_DOCUMENT TEXT_.
======
Time to Teach
One in a series of posts about our coverage of the 2016 total solar eclipse
by Paul Doherty • February 29, 2016
Wherever the Exploratorium goes to broadcast eclipses, we help the local people learn about them by teaching the students, who in turn teach their families and friends. We want people to know what an eclipse is and, most important, how to view one safely. In Colonia, Yap, we were invited by St. Mary’s School to teach eight classes from first to eighth grades. Robyn and I accepted the invitation even though we knew that adjusting a lesson to fit students at such a range of grades would be the ultimate teaching challenge.
We came to each classroom with a bag full of hands-on demos. When we showed each class the scale model of the Earth-moon system, they all gasped at how far away the moon was from the Earth. Some turned to their science books and noticed the picture there was misleading. We showed them how they could totally eclipse a friend’s face by holding their thumb near one eye, just as the smaller moon eclipses the larger sun because it is closer to the Earth. We had them use a model of the moon to make shadows, using a large light source so they could see how the shadow got smaller as the distance between the moon and Earth increased.
======
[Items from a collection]
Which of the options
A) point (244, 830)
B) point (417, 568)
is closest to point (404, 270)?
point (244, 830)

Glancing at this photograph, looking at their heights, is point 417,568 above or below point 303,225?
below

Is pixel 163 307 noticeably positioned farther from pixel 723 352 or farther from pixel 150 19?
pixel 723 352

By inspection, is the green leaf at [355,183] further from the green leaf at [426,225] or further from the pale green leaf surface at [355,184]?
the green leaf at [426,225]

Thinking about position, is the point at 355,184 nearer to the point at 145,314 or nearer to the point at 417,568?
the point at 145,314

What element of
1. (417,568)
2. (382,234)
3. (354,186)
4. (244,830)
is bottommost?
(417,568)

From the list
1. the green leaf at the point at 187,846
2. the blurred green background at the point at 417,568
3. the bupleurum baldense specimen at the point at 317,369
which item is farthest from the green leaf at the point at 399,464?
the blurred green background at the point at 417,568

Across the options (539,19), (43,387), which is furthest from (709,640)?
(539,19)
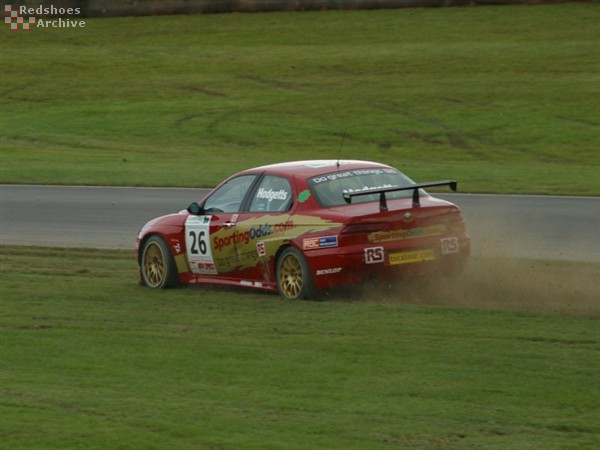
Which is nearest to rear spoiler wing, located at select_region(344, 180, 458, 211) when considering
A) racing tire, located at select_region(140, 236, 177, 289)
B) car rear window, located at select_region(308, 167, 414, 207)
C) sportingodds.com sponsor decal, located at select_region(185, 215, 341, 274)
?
car rear window, located at select_region(308, 167, 414, 207)

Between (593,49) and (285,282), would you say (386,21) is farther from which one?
(285,282)

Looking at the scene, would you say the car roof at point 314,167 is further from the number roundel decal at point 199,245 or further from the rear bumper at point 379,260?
the rear bumper at point 379,260

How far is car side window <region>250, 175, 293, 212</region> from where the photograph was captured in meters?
12.4

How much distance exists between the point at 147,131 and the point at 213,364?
24111 mm

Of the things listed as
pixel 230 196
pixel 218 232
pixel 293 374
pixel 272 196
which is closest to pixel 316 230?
pixel 272 196

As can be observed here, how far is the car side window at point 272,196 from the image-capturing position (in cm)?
1236

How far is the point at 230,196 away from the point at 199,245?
2.07 feet

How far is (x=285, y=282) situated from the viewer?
1213cm

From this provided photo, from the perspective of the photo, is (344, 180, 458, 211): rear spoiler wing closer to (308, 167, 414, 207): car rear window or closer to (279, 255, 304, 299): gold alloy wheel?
(308, 167, 414, 207): car rear window

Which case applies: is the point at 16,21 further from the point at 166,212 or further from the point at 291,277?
the point at 291,277

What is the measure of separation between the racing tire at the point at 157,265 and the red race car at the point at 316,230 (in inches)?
6.5

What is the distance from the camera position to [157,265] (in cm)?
1380

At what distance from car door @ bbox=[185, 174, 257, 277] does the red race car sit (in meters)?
0.01

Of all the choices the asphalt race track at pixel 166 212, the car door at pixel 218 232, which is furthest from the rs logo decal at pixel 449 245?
the asphalt race track at pixel 166 212
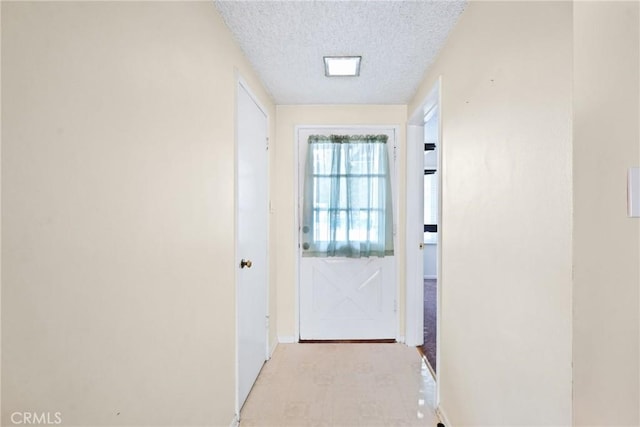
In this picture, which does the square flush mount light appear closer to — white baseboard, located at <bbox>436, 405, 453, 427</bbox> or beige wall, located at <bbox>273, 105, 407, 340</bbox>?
beige wall, located at <bbox>273, 105, 407, 340</bbox>

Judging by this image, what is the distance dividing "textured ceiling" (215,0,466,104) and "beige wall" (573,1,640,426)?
1.00 metres

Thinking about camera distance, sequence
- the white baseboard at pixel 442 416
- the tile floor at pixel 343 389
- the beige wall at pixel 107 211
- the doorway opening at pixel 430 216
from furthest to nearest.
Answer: the doorway opening at pixel 430 216 → the tile floor at pixel 343 389 → the white baseboard at pixel 442 416 → the beige wall at pixel 107 211

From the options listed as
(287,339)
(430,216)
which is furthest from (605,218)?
(430,216)

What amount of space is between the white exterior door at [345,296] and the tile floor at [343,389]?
0.18m

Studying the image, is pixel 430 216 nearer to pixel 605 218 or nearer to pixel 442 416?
pixel 442 416

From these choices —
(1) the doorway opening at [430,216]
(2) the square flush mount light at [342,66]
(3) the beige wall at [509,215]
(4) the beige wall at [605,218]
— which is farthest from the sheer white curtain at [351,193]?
(4) the beige wall at [605,218]

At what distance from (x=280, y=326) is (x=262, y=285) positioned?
798mm

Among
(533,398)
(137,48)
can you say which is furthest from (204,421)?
(137,48)

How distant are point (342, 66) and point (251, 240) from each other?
1.39 meters

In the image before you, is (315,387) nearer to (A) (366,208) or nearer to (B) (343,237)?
(B) (343,237)

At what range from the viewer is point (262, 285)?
2.66m

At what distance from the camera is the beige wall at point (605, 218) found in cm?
74

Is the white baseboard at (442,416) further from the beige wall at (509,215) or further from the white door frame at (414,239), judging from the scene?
the white door frame at (414,239)

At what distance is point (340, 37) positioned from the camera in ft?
6.25
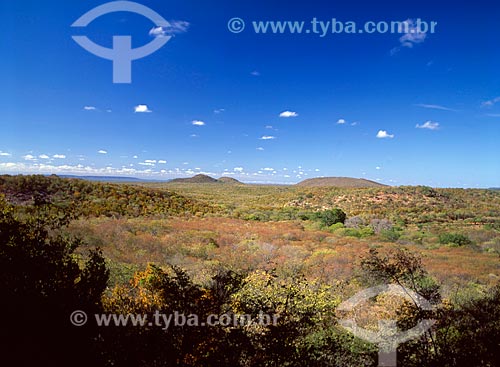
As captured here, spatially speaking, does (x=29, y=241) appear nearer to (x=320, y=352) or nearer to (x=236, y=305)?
(x=236, y=305)

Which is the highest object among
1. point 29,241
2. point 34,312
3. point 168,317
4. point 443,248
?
point 29,241

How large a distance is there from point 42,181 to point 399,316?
3202 cm

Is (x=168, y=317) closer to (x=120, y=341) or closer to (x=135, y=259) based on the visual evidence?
(x=120, y=341)

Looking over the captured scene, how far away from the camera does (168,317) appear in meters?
6.57

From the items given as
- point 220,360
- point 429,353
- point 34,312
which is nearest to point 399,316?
point 429,353

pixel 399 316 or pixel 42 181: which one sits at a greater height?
pixel 42 181

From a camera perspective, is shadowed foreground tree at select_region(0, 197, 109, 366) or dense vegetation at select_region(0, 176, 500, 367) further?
dense vegetation at select_region(0, 176, 500, 367)

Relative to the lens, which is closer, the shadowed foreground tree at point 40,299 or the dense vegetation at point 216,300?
the shadowed foreground tree at point 40,299

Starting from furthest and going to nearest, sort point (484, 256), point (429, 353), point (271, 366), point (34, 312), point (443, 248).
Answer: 1. point (443, 248)
2. point (484, 256)
3. point (429, 353)
4. point (271, 366)
5. point (34, 312)

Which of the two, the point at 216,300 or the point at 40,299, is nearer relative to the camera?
the point at 40,299

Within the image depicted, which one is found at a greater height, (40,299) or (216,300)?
(40,299)

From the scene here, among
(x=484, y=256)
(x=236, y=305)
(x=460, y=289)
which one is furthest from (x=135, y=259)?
(x=484, y=256)

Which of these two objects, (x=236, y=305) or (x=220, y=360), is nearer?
(x=220, y=360)

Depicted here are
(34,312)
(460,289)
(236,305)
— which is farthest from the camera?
(460,289)
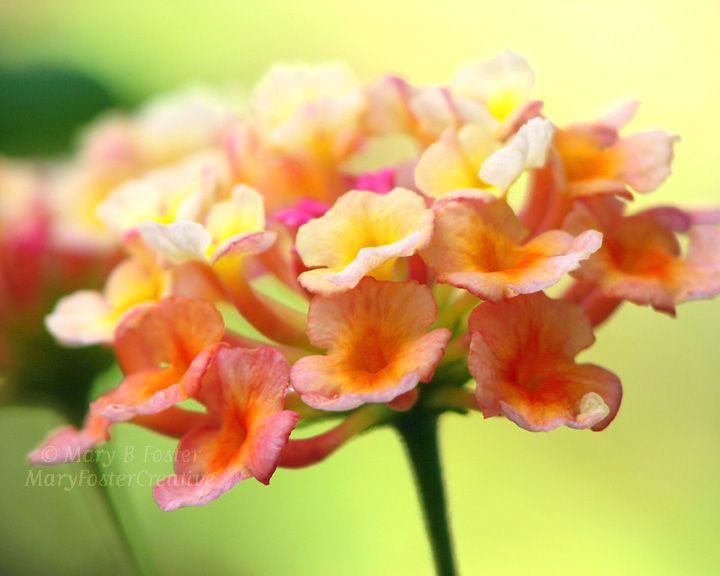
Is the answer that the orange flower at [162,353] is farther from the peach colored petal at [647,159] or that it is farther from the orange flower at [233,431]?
the peach colored petal at [647,159]

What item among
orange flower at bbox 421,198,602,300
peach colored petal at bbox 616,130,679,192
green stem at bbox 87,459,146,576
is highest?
orange flower at bbox 421,198,602,300

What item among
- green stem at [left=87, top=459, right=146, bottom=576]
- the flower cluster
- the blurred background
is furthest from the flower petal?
the blurred background

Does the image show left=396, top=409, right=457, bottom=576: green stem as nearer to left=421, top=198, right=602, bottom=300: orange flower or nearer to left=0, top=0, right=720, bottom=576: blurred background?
left=421, top=198, right=602, bottom=300: orange flower

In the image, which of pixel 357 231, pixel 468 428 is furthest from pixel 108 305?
pixel 468 428

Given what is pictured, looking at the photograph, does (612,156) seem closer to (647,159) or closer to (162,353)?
(647,159)

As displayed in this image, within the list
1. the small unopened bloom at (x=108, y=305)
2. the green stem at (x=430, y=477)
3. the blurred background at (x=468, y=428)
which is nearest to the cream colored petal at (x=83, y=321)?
the small unopened bloom at (x=108, y=305)

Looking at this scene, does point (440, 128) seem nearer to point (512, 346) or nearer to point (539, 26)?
point (512, 346)
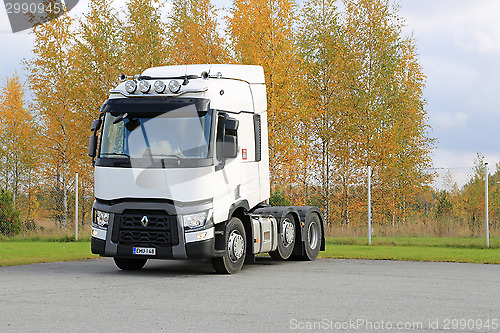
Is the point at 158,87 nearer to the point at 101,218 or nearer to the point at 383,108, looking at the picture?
the point at 101,218

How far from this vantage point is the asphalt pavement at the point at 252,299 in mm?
7480

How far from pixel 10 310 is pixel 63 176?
27.4 meters

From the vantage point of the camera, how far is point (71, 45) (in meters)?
33.9

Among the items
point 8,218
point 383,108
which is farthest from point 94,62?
point 383,108

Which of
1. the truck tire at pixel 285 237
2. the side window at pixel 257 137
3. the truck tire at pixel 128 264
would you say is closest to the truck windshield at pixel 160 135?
the side window at pixel 257 137

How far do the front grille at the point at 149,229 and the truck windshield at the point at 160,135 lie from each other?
109 cm

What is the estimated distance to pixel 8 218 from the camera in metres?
27.0

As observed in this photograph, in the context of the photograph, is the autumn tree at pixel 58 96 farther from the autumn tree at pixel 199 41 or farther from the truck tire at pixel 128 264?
the truck tire at pixel 128 264

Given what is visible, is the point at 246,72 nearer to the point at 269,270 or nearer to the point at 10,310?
the point at 269,270

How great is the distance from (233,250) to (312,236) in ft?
14.8

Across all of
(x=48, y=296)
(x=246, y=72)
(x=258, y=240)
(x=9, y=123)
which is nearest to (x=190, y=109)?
(x=246, y=72)

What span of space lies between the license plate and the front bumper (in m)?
0.04

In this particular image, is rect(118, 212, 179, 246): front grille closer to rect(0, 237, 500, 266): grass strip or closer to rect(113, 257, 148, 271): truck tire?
rect(113, 257, 148, 271): truck tire

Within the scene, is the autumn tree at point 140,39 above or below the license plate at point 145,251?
above
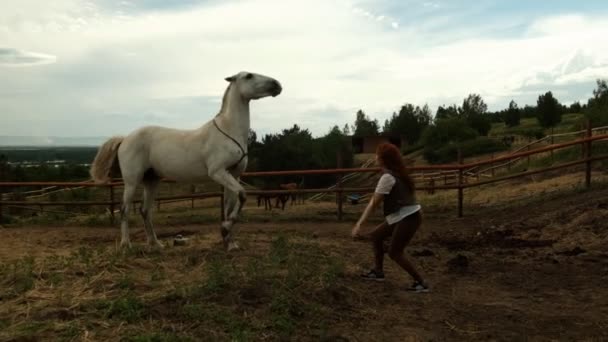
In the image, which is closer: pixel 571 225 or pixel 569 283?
pixel 569 283

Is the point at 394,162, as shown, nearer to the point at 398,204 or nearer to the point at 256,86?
the point at 398,204

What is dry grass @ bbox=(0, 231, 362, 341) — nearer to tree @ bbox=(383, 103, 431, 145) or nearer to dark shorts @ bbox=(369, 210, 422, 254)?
dark shorts @ bbox=(369, 210, 422, 254)

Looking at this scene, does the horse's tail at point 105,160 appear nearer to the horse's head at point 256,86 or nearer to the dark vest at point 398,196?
the horse's head at point 256,86

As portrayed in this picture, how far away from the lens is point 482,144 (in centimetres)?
4200

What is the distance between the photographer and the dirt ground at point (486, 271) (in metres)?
3.78

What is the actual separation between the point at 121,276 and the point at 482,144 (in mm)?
40726

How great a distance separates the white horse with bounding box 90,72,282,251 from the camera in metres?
5.90

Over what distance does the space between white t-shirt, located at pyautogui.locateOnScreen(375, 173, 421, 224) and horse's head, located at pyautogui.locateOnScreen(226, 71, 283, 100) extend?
6.48ft

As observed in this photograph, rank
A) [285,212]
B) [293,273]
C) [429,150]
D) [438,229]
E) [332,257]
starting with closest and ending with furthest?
1. [293,273]
2. [332,257]
3. [438,229]
4. [285,212]
5. [429,150]

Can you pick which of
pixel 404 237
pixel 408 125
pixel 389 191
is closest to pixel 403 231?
pixel 404 237

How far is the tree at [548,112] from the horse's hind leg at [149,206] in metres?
48.4

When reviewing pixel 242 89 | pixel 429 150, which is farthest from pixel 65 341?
pixel 429 150

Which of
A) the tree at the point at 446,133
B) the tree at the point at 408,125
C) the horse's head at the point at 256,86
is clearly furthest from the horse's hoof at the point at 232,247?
the tree at the point at 408,125

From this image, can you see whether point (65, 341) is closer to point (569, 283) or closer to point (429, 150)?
point (569, 283)
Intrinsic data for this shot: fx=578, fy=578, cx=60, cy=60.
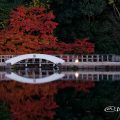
======
_PROBLEMS AND TASKS_.
1. Answer these questions using the eclipse teaching post:
(a) Which school in Colonia, Yap, invited the teachers?
(b) How many classes were they asked to teach?
(c) What made each class gasp when shown the scale model of the Earth-moon system?
2. Please continue the eclipse teaching post from its final sentence.
None of the items matter here.

_ANSWERS PER TASK_.
1.
(a) St. Mary's School
(b) Eight classes, from first to eighth grades
(c) How far away the moon was from the Earth

2.
Showing fifth-grade students how to make a “total eclipse of the face” with a thumb. (photo by Exploratorium)
Finally, we taught them not to look at a partial eclipse with their naked eyes; that they must use the solar eclipse viewing glasses we were giving them. The students were interested and asked great questions. We laughed together as we worked together.
Over the next few days, wherever I went in Yap, children waved at me and said hello. My tour guide mentioned that his fifth-grade son told him about the class we taught. When I heard this, I smiled, because I knew that my plot to infect Yap with a deeper understanding of eclipses was working.